In conjunction with magnesium and sometimes activated charcoal, tannic acid was once used as a treatment for many toxic substances, such as strychnine, mushroom, and ptomaine poisonings in the late 19th and early 20th centuries.

The introduction of tannic acid treatment of severe burn injuries in the 1920s significantly reduced mortality rates. During World War I, tannic acid dressings were prescribed to treat "burns, whether caused by incendiary bombs, mustard gas, or lewisite". After the war this use was abandoned due to the development of more modern treatment regimens.

== Hazards ==
Tannic acid could cause potential health hazards such as damage to the eye, skin, respiratory tract, and gastrointestinal tract. It may cause irritation, redness, pain, blurred vision, and possible eye damage. When tannic acid is absorbed through the skin in harmful amounts, it may cause irritation, redness, and pain. Nausea, vomiting and diarrhoea are symptoms of tannic acid ingestion and prolonged exposure may cause liver damage. Upon inhalation, tannic acid may cause respiratory tract irritation.

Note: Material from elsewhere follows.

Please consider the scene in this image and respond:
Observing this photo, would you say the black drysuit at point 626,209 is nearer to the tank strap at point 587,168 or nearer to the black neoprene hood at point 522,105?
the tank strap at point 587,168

==Crocodilian coloration==

Skin color in Crocodilia (crocodiles and alligators) is very dependent on water quality. Algae-laden waters produce greener skin, while tannic acid in the water from decay of leaves from overhanging trees (which produces some types of blackwater rivers) often produce darker skin in these animals.

==General references==
The Merck Index, 9th edition, Merck & Co., Rahway, New Jersey, 1976.